** Apply what you read **
- 1) Decide whether each statement agrees with the opinion piece on seafood and carbon pollution. Answer yes or no, and quote the words of the piece that decide it.
(a) Red king crab larvae kept for 90 days in seawater at pH 7.5 all die.
(b) The average pH of surface ocean waters today is about 8.2.
(c) China is trying a market system to cut emissions in ten cities.
- 2) Answer these questions from the opinion piece on seafood and carbon pollution:
(a) How long has Bruce Steele worked as a commercial diver and fisherman?
(b) By what percentage can water acidified to pH 7.8 reduce fertilization success in red sea urchins?
(c) Beyond what atmospheric CO2 concentration are more than 90 percent of the waters where coral reefs grow likely to become chemically hostile to many corals?
- 3) Print the part of the opinion piece on seafood and carbon pollution that begins at the words "By Bruce Steele" and stops after the words "Now it’s here.", with no changes.

*** Opening of Document text ***

Jun 16 2014

Point of View: Seafood’s future hinges on reducing carbon pollution

By Bruce Steele
June 01, 2014

BruceSteele

Bruce Steele has spent more than 40 years as a commercial diver and fisherman in Oregon and California. He is a longstanding leader in resource management and industry associations.

A decade ago, Japanese researchers showed that seawater soured by carbon pollution would hamper sea urchins’ reproductive capabilities. I read their report and saw trouble on the horizon. As a commercial urchin diver in California, I hoped this trouble would stay far away. Now it’s here.

Christina Frieder at UC-Davis has demonstrated that waters acidified to pH 7.8 — a level already detected along the West Coast — can reduce fertilization success by 20 percent in red sea urchins, which are harvested from California to Alaska. Frieder states that 60 percent reductions in fertilization success may occur in the decades ahead as pollution pushes seawater pH down to 7.5. This means that red sea urchins will have a harder time recruiting into the fishery, and they will be less abundant. Surface waters had an average pH of 8.2 in pre-Industrial times; acid from carbon emissions has reduced that to about 8.1 in today’s ocean, and it’s heading south fast.

Now ocean acidification is my problem. If you work in seafood, it’s yours too.

Red king crab suffers 100 percent mortality of larvae after 90 days in seawater at a pH of 7.5. Oysters, mussels, clams, abalone and some scallops are vulnerable, which shellfish farmers are learning the hard way. Corals that shelter vulnerable fish populations in much of the world are at risk. Shells of pteropods, common zooplankton that are a key food source for salmon, are already dissolving in Pacific Northwest waters. Two recent studies found that modest levels of acidification can impair growth in American lobsters. Direct impacts on fish are also becoming clear: Some fish lose their ability to smell and evade predators or distinguish them from their own prey. The catalog of harm includes damage to organ tissues, neurological functions, growth and reproduction.

For the seafood industry, some consequences are now inevitable. But there is no place to hide, so we had better defend ourselves. Both the causes and the consequences of acidification can be reduced.

How to curb the causes? Strong policies to reduce carbon emissions would be a good start. Without those, everything else we do will amount to an epitaph.

This industry can and should push Congress and the Obama administration to protect fisheries from carbon pollution. California and nine Atlantic states from Maine to Maryland have embraced market-based systems — akin to individual fishing quotas — to cut emissions. This hasn’t broken their economies. Now even China is trying a market system to cut emissions in five cities. India has launched the world’s first nationwide cap-and-trade regime to curtail carbon pollution.

Protecting seafood supplies will require especially deep cuts in carbon pollution. A recent paper published in Nature by Steinacher, et al., illuminates the geochemical vulnerability of productive fisheries: If CO2 emissions push atmospheric concentration beyond 550 parts per million, more than 90 percent of waters where coral reefs grow are likely to become chemically hostile to many corals and other calcifiers.

*** Close of Document text ***
*** Opening of Information supplied ***

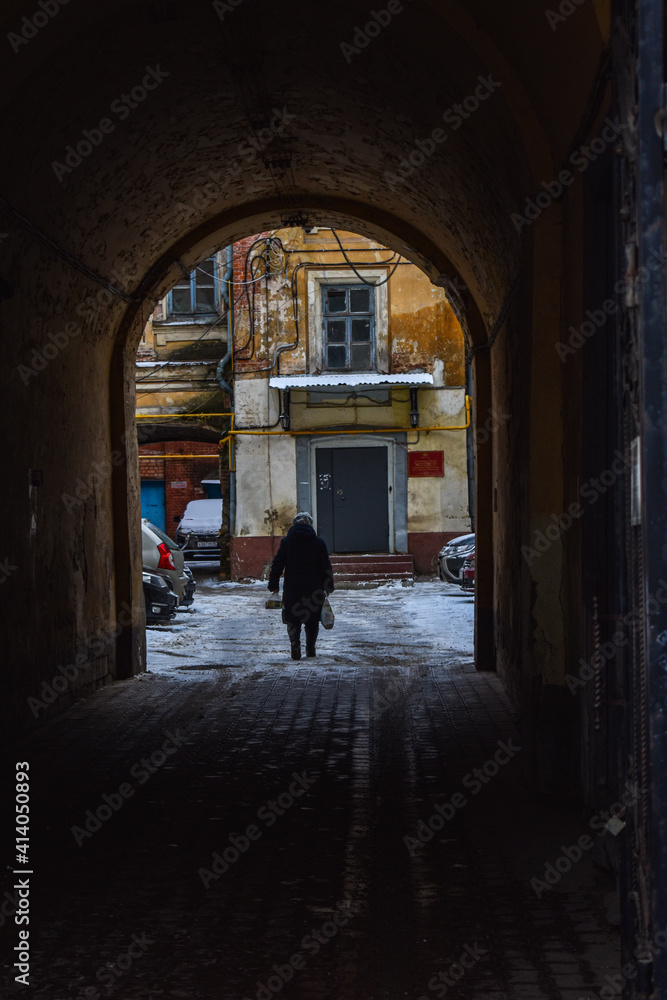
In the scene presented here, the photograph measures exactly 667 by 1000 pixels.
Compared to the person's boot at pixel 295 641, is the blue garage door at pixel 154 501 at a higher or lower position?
higher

*** Close of Information supplied ***

** Results by task **
- 1)
(a) Yes: "Red king crab suffers 100 percent mortality of larvae after 90 days in seawater at a pH of 7.5."
(b) No: "acid from carbon emissions has reduced that to about 8.1 in today’s ocean"
(c) No: "Now even China is trying a market system to cut emissions in five cities."

- 2)
(a) More than 40 years
(b) 20 percent
(c) 550 parts per million

- 3)
By Bruce Steele
June 01, 2014

BruceSteele

Bruce Steele has spent more than 40 years as a commercial diver and fisherman in Oregon and California. He is a longstanding leader in resource management and industry associations.

A decade ago, Japanese researchers showed that seawater soured by carbon pollution would hamper sea urchins’ reproductive capabilities. I read their report and saw trouble on the horizon. As a commercial urchin diver in California, I hoped this trouble would stay far away. Now it’s here.